Exercise prompt: Copies of all lines that contain "movie" are needed; take them from the data below.

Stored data
------------

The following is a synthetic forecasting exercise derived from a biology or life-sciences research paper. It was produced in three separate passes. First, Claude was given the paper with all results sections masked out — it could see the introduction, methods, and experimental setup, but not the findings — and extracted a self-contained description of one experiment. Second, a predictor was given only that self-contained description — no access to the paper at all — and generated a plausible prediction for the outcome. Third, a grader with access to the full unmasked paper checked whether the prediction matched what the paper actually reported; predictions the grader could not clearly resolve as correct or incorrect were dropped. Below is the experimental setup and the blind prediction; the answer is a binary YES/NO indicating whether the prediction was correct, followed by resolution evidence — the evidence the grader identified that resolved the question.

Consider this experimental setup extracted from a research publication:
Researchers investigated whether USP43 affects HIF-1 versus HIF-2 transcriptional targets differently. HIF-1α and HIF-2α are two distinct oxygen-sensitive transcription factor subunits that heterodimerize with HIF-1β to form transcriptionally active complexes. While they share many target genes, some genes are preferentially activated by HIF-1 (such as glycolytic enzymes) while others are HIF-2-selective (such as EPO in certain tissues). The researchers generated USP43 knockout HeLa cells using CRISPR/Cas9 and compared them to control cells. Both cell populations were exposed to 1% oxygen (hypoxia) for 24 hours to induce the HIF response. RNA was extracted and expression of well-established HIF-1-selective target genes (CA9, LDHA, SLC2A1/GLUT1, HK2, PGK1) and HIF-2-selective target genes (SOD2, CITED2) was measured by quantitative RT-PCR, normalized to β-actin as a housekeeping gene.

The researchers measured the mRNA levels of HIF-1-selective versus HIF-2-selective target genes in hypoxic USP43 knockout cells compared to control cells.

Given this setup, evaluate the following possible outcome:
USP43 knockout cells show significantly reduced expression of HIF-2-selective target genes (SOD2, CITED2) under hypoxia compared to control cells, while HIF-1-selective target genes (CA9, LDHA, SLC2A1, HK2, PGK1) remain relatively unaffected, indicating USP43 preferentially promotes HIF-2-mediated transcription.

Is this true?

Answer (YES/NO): NO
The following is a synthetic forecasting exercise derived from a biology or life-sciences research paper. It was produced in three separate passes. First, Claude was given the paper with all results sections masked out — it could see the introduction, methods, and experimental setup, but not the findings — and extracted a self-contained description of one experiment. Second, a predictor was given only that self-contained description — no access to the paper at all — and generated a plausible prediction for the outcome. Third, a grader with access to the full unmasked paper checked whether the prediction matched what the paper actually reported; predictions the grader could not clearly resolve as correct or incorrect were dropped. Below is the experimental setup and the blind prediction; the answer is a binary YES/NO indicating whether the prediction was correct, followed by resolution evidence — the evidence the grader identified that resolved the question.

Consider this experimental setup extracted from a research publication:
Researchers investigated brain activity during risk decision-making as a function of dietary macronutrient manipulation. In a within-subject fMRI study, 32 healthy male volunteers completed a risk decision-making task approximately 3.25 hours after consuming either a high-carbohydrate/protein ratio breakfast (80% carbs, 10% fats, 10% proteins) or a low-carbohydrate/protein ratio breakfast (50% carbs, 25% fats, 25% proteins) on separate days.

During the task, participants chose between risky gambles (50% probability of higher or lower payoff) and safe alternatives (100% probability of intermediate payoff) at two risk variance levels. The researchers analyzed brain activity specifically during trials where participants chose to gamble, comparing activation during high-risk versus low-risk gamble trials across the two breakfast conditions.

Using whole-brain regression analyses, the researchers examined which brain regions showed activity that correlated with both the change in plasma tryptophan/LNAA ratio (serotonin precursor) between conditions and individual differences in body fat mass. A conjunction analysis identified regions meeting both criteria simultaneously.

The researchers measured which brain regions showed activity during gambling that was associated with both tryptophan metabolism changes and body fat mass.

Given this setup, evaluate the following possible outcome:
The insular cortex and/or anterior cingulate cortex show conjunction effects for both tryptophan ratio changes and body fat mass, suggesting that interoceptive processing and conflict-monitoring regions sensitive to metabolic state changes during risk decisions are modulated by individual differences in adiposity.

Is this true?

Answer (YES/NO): NO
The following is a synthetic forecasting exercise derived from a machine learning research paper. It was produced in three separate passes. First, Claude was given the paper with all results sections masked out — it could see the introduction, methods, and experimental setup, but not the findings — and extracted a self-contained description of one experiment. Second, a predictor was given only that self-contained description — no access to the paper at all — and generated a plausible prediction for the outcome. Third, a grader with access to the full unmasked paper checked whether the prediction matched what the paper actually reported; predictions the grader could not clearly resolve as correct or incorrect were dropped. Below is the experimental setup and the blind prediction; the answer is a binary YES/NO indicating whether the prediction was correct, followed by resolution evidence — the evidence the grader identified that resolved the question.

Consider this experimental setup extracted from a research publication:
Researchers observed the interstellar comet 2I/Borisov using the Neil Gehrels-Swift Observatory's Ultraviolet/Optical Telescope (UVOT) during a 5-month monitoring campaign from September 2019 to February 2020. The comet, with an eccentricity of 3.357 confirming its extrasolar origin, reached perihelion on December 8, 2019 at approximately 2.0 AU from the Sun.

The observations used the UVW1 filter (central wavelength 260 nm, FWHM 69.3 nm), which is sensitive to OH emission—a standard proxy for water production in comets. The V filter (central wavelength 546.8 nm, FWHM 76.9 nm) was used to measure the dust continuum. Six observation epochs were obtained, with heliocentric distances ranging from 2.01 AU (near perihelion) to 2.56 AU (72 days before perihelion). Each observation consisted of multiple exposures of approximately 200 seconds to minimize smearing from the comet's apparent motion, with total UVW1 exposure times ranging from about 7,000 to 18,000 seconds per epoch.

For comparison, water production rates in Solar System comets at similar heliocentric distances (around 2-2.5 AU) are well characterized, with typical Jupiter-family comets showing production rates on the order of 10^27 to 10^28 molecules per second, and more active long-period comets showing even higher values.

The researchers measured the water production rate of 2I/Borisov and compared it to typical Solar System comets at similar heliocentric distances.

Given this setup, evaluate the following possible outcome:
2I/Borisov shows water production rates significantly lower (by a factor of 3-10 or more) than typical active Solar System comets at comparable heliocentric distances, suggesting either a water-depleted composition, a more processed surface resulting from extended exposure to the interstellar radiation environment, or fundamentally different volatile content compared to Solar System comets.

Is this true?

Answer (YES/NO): NO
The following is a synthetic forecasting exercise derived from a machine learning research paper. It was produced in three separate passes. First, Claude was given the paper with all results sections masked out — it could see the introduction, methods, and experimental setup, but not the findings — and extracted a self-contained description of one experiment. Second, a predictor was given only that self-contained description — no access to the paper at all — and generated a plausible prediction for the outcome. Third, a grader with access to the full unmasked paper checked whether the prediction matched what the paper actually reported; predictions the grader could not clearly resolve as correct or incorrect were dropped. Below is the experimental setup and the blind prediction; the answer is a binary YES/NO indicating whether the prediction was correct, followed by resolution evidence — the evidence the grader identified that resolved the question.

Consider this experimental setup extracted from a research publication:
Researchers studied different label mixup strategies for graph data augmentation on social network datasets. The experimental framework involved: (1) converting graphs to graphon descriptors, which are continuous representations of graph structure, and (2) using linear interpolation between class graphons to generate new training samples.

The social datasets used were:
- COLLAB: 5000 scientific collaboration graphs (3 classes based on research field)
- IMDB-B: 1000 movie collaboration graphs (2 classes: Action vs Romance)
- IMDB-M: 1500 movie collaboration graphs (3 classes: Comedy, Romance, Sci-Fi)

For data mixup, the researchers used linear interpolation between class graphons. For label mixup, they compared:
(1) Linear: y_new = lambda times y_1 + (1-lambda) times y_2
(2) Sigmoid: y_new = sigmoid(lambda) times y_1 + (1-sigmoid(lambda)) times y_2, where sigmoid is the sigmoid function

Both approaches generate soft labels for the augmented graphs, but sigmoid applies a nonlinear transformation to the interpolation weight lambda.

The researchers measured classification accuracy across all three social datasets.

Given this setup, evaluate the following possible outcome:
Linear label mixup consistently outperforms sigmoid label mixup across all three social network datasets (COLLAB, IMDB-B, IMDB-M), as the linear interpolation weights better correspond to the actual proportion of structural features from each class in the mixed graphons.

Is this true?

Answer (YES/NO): NO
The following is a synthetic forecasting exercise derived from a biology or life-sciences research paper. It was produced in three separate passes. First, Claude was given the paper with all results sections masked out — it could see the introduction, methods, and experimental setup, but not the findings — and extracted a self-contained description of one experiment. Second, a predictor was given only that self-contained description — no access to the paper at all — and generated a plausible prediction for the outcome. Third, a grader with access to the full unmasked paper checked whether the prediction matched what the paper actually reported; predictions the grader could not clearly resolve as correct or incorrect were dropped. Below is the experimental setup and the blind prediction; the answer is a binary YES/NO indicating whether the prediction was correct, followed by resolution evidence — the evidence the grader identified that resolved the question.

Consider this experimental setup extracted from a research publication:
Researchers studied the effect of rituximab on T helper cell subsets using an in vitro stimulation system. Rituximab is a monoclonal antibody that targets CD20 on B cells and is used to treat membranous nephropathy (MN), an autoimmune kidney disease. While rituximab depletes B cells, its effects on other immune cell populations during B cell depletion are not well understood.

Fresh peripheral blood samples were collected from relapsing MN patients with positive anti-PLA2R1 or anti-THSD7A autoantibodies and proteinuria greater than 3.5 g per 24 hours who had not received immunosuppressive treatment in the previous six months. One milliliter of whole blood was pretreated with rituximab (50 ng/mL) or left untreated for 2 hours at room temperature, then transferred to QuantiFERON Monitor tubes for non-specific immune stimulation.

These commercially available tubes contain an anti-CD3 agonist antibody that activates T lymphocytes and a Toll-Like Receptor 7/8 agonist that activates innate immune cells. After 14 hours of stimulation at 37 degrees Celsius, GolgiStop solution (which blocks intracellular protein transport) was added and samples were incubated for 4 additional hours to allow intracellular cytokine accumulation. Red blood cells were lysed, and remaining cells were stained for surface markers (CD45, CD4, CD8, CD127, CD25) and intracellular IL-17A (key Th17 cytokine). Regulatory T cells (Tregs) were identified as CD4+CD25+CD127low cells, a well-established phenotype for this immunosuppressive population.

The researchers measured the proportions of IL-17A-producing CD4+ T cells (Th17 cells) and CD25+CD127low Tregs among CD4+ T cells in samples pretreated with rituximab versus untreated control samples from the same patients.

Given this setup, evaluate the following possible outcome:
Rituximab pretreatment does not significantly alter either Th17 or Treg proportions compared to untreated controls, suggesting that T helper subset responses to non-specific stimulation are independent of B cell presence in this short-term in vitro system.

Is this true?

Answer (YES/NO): NO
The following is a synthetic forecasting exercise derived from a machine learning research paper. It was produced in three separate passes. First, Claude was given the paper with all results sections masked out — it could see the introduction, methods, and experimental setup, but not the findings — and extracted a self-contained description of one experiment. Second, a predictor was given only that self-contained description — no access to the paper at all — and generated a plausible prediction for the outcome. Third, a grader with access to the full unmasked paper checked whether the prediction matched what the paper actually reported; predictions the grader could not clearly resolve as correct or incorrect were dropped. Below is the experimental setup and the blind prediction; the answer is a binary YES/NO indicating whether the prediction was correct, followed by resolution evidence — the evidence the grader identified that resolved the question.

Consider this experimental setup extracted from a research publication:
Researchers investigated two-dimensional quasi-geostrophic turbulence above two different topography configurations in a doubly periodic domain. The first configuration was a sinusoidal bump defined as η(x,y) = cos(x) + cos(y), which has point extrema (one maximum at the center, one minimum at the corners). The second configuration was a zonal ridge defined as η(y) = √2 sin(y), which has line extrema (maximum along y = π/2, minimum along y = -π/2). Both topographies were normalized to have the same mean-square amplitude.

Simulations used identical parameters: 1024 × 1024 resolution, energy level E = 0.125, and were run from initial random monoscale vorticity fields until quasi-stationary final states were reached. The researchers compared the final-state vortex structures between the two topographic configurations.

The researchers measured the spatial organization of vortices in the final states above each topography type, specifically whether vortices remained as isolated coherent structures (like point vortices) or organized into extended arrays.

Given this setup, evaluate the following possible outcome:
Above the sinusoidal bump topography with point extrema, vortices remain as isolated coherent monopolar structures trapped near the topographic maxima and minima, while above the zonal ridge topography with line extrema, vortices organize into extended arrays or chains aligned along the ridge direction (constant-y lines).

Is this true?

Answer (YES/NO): YES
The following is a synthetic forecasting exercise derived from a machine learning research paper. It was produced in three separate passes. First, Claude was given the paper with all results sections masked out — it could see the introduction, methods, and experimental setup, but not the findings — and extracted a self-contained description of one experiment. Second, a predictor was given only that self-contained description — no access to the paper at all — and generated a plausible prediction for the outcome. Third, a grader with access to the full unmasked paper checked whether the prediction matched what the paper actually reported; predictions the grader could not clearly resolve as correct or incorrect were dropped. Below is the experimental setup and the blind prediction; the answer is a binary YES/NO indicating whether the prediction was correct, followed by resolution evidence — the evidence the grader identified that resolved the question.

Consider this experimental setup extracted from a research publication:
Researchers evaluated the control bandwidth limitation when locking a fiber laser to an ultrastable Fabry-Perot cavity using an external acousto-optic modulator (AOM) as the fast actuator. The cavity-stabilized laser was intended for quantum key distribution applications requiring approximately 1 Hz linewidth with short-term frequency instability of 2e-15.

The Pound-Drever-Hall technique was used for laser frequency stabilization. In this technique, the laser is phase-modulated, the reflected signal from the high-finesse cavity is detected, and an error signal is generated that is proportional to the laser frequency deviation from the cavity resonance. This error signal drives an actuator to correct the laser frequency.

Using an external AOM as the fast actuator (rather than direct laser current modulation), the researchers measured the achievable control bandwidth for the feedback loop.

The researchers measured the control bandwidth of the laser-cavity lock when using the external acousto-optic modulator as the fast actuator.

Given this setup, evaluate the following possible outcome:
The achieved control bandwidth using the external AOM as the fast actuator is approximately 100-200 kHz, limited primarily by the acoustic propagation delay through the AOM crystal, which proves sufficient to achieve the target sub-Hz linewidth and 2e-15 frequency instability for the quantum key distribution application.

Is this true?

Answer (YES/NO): NO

------------

Exercise answer:
- IMDB-B: 1000 movie collaboration graphs (2 classes: Action vs Romance)
- IMDB-M: 1500 movie collaboration graphs (3 classes: Comedy, Romance, Sci-Fi)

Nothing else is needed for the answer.